Grâce à la jouissance "flashante" éprouvée lors d’une injection ou d’une inhalation d’héroïne, la dépendance à ce toxique vise ici à compenser sur le mode sensoriel la mise en crypte au sein du Moi d’un plaisir indicible partagé avec un objet d’amour, d’en fabriquer un équivalent psychique sans devoir se représenter et ressentir l’expérience correspondante, ou encore de compenser plus globalement une affectivité enterrée à la suite d’un deuil sévère. L’héroïnomanie représente alors l’émanation symptomatique même du clivage dans le Moi. Ces intoxications tendent à survenir puis à s’intensifier à certaines dates ou périodes calendaires précises : celles des commémorations anniversaires de l’expérience inélaborée. Ces addictions s’effectuent sur fond dépressif important. Au total, elles frappent le clinicien par leur brièveté, leur régularité et le contexte thymique particulier de leur surgissement.
Plus nombreux, et là nous entrons dans le vif du sujet, d’autres toxicomanes sont aux prises avec l’influence transgénérationnelle d’un traumatisme qui a clivé le Moi d’un ou de plusieurs membres de la génération parentale ou/et grand-parentale.
L’héroïnomanie permet alors d’alléger la tension pulsionnelle résultant du fonctionnement biscornu du psychisme que Nicolas ABRAHAM a conceptualisé sous le nom de " travail d’un fantôme dans l’inconscient". L’addiction efface provisoirement ce que la mission symbolisante vis à vis du trauma d’un autre a de douloureux pour le sujet dans ses effets anachroniques d’impulsivité et d’étrangeté.

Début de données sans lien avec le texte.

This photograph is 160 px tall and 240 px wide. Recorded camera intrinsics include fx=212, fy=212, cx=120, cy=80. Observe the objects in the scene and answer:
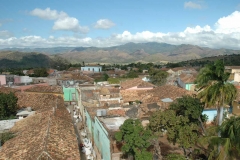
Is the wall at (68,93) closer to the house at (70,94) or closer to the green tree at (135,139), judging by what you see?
the house at (70,94)

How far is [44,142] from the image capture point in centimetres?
1251

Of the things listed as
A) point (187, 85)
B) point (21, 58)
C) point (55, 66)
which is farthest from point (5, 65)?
point (187, 85)

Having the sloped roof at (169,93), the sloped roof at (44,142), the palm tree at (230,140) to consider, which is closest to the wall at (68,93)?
the sloped roof at (169,93)

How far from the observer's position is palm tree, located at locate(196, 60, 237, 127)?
12.3 meters

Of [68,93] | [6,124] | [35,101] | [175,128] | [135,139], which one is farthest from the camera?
[68,93]

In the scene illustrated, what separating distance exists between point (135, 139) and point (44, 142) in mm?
5638

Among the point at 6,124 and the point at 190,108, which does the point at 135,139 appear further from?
the point at 6,124

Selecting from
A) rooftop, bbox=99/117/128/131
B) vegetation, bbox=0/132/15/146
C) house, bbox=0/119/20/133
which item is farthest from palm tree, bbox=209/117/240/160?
house, bbox=0/119/20/133

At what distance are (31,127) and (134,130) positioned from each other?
934cm

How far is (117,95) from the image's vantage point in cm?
2539

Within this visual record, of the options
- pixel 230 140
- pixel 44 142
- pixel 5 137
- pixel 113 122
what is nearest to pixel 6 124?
pixel 5 137

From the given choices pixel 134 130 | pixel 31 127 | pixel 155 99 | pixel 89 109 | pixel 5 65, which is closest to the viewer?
pixel 134 130

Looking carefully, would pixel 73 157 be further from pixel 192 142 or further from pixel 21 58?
pixel 21 58

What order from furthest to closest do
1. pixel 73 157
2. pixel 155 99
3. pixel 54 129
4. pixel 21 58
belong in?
Answer: 1. pixel 21 58
2. pixel 155 99
3. pixel 54 129
4. pixel 73 157
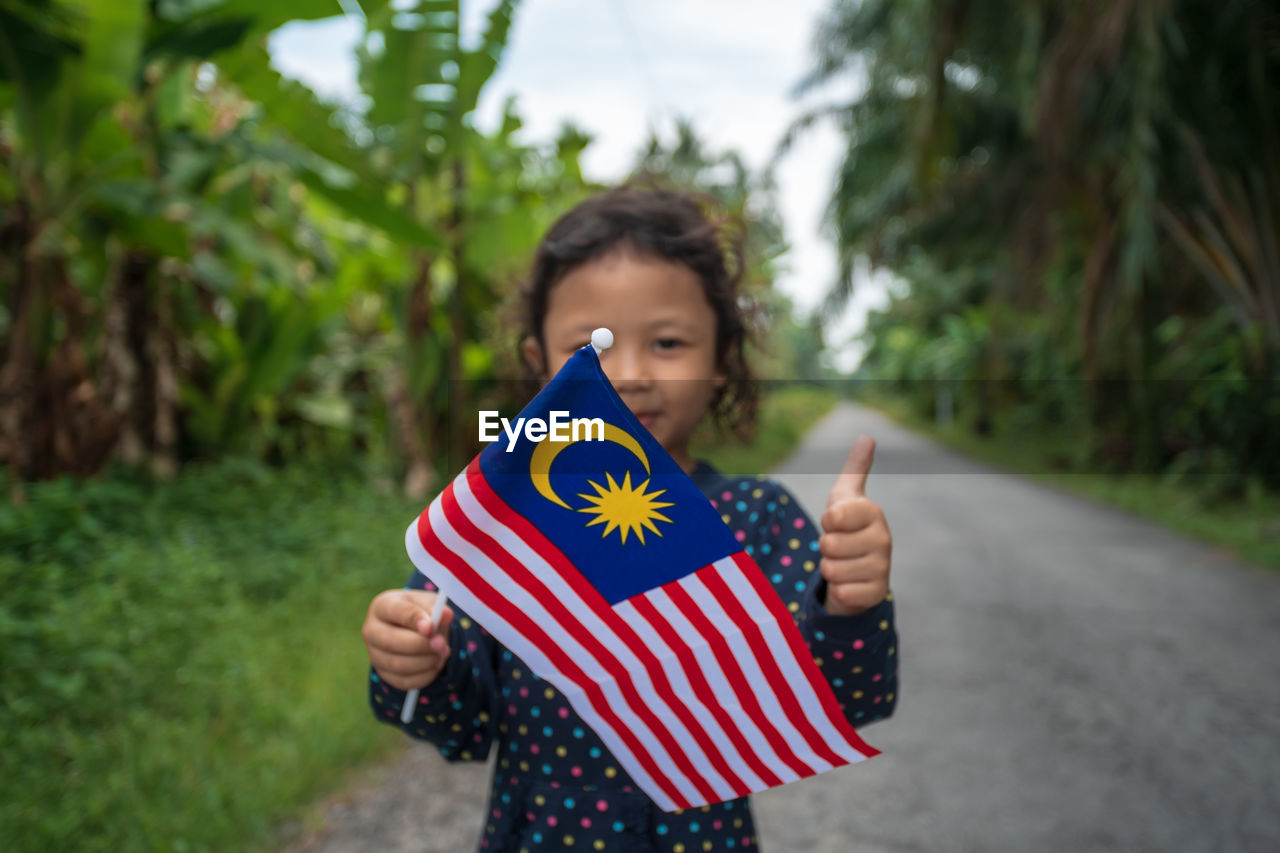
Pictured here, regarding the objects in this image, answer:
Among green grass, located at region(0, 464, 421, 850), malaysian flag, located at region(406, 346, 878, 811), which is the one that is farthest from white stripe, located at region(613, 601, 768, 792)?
green grass, located at region(0, 464, 421, 850)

D’après mon expérience, un même patient peut présenter deux fantômes psychiques, par exemple un en lignée maternelle et un autre en lignée paternelle, ou encore un fantôme en première génération et un autre en seconde génération. Plus rarement, la toxicomanie correspond au travail même du fantôme par lequel le sujet s’efforce inconsciemment de comprendre et guérir les drames familiaux : ainsi Giuseppe, en s’injectant de l’héroïne, soignait à son corps défendant (c’est vraiment le cas de le dire !) la souffrance psychique de ses parents, durablement endeuillés d’une aïeule guérisseuse qui fabriquait artisanalement et administrait des drogues médicinales.
Surtout, et là nous sommes en plein cœur de notre propos, la majorité des héroïnomanes semble présenter à la fois un clivage dans le Moi et un travail du fantôme développé sous l’influence psychique d’un ou de plusieurs secrets de famille. Le clivage du Moi est, ou bien concomitant avec le travail de fantôme, ou bien articulé avec ce dernier dont il résulte alors.